* **演習のねらい**: P-47サンダーボルトの解説の性能欄で、「武装」と「爆装」に挙げられた兵装をすべて、数量とともに書き出してください。

* **分析用テキスト**:
▬▬▬▬▬▬
01_P-47
(画像はwikipediaより転載)

 

P-47サンダーボルト

 

 

性能P-47N

全幅 12.95m
全長 11m
全高 4.48m
自重 4,997kg
最大速度 735km/h(高度10,668m)
上昇力  -
上昇限度 12,939m
エンジン出力 2,100馬力(P&W R-2800ダブルワスプ)1基
航続距離 3,158km
乗員 1名
武装 12.7mm機銃8挺
爆装 1,000ポンド(454kg)爆弾3発
   ロケット弾10発
初飛行 1941年5月6日
総生産数 15,660機
設計・開発 アレキサンダー・カルトベリ / リパブリック社

 

概要

  P-47サンダーボルトとは米陸軍航空隊が第二次世界大戦中盤から運用を開始した高高度戦闘機である。全幅13m、全長11mという巨大な戦闘機であった。当時の日本陸軍の主力戦闘機である一式戦闘機隼が全幅11m、全長9mと比べればその巨大さが分かるだろう。一式戦闘機とは全幅、全長共に2mも違っているのだ。この巨大戦闘機、さすがに米軍パイロットもその巨大さに驚いたようだが、P&W R-2800エンジンを搭載した上にターボ過給機を装備している本機は鈍重とは程遠い高速戦闘機であった。
▬▬▬▬▬▬
* **出典資料**:
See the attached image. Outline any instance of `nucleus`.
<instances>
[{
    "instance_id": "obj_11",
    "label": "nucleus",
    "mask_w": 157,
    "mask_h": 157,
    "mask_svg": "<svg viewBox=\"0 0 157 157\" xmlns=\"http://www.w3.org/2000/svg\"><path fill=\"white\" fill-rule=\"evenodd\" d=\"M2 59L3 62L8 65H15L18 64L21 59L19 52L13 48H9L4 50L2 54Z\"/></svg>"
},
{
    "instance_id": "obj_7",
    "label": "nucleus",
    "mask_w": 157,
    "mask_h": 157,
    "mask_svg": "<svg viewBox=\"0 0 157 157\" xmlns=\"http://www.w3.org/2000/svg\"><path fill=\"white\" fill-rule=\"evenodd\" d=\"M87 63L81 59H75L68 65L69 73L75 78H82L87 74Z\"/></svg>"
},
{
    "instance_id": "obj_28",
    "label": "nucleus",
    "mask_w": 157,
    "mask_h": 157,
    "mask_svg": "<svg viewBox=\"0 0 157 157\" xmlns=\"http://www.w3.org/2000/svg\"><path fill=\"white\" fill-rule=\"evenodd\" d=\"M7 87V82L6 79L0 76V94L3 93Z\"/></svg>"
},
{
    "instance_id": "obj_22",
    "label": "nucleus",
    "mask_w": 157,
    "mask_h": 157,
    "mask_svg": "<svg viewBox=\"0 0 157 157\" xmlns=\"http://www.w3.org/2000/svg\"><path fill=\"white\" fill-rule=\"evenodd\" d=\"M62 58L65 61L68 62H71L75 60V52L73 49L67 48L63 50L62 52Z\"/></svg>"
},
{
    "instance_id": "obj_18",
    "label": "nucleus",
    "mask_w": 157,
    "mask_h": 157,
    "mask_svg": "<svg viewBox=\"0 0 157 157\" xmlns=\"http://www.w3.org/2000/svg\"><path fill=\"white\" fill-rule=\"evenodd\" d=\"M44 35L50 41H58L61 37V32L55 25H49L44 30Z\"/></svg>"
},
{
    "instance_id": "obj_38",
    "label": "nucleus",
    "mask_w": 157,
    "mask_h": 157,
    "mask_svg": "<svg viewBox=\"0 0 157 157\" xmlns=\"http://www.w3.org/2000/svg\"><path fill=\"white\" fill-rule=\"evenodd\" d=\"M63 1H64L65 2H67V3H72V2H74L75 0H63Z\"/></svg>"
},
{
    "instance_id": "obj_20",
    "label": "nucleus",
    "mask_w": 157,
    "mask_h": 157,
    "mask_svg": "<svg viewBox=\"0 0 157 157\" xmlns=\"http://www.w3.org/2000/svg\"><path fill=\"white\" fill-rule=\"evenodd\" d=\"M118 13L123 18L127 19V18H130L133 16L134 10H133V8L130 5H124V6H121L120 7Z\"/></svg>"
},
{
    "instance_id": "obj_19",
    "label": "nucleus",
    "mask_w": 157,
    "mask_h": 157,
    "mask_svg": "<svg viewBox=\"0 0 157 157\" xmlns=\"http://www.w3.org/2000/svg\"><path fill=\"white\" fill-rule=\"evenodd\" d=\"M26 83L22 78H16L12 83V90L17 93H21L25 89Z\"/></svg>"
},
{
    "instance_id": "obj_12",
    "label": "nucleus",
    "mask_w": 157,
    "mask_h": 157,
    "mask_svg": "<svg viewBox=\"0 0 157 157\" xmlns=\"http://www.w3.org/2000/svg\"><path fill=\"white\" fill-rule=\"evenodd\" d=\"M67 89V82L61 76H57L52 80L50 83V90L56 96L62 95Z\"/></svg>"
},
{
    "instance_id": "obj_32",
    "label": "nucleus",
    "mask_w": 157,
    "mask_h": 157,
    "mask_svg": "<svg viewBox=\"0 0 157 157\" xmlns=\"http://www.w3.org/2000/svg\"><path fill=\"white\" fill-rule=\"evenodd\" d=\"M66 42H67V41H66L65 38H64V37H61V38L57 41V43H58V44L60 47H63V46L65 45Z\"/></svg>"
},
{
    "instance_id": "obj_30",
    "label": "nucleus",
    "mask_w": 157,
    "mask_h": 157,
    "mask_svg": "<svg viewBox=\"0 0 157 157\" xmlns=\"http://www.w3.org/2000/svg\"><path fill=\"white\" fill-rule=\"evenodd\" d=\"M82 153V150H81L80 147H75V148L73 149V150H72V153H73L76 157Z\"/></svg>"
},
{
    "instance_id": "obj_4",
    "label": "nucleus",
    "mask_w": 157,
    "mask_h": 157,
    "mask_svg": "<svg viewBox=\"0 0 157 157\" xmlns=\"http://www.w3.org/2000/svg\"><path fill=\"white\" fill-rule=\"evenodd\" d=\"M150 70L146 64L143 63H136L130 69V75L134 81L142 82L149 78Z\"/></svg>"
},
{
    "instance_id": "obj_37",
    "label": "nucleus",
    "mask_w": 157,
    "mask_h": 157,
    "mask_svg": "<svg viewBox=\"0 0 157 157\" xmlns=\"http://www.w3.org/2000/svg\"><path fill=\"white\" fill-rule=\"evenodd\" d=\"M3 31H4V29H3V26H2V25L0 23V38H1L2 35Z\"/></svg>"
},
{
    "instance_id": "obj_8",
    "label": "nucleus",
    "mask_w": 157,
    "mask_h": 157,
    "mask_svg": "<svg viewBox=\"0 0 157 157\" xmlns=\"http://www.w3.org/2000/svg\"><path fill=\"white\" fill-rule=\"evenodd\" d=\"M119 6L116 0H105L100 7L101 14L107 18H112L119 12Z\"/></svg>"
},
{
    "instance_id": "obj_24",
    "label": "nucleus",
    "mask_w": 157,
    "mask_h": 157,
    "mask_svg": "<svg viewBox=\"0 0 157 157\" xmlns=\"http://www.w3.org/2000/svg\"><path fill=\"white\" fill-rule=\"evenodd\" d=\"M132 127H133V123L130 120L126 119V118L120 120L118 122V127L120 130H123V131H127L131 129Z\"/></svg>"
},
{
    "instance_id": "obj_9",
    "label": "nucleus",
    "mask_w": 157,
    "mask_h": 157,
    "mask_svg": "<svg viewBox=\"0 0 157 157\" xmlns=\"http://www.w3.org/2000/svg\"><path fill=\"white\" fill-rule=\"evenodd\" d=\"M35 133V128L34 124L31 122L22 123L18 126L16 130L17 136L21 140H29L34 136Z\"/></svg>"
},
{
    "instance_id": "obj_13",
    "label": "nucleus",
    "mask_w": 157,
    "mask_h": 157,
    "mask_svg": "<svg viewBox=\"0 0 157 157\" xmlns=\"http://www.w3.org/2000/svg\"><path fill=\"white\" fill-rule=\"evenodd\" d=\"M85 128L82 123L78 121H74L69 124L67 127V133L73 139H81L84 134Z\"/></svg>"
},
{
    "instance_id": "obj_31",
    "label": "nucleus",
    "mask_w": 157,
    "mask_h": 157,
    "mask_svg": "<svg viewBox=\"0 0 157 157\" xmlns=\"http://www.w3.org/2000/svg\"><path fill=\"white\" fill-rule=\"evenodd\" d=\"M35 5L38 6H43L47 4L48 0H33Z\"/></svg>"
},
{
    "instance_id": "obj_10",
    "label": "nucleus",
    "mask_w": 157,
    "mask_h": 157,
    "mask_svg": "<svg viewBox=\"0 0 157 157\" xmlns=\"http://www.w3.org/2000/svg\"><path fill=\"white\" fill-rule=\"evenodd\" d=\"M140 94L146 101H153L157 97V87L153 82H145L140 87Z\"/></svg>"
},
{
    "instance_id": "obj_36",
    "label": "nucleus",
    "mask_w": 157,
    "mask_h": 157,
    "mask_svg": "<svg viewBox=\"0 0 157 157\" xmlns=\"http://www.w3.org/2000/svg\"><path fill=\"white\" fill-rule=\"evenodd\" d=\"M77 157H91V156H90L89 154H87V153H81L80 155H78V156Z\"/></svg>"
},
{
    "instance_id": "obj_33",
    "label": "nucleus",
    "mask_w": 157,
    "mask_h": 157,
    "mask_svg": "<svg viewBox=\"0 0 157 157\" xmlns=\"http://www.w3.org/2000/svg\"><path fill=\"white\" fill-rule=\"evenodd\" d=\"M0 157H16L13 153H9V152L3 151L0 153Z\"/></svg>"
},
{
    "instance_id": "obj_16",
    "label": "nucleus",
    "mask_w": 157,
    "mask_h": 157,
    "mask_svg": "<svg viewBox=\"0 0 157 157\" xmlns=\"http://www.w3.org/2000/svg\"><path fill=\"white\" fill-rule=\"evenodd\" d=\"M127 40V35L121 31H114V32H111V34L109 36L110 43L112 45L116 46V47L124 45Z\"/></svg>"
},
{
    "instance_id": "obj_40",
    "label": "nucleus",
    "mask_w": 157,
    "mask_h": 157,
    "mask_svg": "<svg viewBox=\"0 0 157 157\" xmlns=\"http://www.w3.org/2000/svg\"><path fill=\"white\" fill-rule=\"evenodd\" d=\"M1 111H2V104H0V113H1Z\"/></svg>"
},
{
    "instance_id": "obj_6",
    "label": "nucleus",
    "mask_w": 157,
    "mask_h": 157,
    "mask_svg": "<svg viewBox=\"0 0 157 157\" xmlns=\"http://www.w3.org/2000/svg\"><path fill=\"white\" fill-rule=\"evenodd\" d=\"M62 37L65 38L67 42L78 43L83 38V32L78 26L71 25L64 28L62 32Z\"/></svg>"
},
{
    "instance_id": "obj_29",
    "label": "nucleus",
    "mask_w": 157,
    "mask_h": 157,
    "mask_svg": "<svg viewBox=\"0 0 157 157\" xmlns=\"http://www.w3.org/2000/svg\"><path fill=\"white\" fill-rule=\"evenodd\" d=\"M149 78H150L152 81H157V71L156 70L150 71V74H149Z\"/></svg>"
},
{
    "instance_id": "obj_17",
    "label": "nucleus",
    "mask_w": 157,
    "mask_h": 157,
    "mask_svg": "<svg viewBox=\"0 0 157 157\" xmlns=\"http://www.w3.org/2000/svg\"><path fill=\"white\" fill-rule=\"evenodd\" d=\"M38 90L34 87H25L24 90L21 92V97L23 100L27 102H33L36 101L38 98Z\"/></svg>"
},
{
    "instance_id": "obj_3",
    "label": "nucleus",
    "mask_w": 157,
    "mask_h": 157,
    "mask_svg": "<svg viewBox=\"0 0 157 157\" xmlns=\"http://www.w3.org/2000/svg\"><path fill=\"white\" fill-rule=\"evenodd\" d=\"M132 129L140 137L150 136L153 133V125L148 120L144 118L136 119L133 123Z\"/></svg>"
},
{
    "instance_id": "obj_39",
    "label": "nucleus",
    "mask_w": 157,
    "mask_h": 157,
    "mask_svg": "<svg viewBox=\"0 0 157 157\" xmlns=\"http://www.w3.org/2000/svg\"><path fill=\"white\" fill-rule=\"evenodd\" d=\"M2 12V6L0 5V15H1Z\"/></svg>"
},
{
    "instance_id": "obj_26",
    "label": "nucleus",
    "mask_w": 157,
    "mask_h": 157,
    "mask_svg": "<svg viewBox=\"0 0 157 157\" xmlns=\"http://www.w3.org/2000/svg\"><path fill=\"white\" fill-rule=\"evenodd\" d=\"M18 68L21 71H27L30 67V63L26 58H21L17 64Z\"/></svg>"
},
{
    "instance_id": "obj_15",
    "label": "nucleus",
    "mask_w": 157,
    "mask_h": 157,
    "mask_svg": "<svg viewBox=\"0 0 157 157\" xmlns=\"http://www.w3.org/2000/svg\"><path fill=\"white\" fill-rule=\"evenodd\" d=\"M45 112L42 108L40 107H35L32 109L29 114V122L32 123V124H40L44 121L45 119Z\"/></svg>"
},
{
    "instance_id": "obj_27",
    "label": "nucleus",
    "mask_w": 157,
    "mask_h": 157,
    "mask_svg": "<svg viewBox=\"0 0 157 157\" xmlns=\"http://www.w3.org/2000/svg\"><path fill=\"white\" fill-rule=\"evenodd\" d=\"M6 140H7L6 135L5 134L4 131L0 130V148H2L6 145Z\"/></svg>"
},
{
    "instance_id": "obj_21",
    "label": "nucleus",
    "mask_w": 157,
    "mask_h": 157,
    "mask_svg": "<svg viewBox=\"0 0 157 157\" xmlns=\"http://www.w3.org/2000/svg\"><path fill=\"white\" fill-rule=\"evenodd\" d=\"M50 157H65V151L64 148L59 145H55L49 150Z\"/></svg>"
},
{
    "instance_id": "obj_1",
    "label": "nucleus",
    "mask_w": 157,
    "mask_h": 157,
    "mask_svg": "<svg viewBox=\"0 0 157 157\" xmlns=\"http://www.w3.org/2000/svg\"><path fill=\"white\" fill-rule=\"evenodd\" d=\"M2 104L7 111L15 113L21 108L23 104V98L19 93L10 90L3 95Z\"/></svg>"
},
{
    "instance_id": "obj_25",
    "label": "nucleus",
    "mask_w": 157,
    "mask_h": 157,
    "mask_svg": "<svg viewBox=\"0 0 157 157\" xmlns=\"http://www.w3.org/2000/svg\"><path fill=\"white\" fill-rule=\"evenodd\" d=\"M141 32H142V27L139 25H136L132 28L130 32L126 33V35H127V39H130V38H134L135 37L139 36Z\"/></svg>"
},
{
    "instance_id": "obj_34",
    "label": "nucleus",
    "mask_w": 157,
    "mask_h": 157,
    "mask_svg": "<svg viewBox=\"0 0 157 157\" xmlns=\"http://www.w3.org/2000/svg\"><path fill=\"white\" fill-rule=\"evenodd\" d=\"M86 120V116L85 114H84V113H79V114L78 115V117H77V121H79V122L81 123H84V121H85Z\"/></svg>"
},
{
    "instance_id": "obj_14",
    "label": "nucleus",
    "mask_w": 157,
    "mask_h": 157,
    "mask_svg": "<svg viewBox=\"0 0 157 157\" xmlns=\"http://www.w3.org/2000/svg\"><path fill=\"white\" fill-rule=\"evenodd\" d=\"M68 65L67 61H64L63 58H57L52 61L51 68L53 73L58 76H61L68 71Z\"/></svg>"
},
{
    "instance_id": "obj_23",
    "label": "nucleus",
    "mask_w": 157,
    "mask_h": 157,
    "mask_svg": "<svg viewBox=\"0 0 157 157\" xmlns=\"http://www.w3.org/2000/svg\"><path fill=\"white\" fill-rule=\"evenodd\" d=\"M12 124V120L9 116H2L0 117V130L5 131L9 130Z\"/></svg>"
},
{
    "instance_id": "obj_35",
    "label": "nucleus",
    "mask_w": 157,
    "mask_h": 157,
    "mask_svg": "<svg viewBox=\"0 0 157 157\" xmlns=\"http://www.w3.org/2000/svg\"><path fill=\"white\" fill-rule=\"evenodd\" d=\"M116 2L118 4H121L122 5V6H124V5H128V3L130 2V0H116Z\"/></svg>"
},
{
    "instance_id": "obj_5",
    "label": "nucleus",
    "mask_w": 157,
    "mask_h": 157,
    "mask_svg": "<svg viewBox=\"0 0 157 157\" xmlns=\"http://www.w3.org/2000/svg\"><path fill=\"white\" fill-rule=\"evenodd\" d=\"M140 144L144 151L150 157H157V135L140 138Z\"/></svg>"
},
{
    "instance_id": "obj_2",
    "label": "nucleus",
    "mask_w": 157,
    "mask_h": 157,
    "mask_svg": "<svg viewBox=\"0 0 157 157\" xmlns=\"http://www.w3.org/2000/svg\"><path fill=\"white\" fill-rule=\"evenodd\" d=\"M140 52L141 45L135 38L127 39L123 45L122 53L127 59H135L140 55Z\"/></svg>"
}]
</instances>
▬▬▬▬▬▬
* **解答欄**:
・12.7mm機銃 8挺
・1,000ポンド(454kg)爆弾 3発
・ロケット弾 10発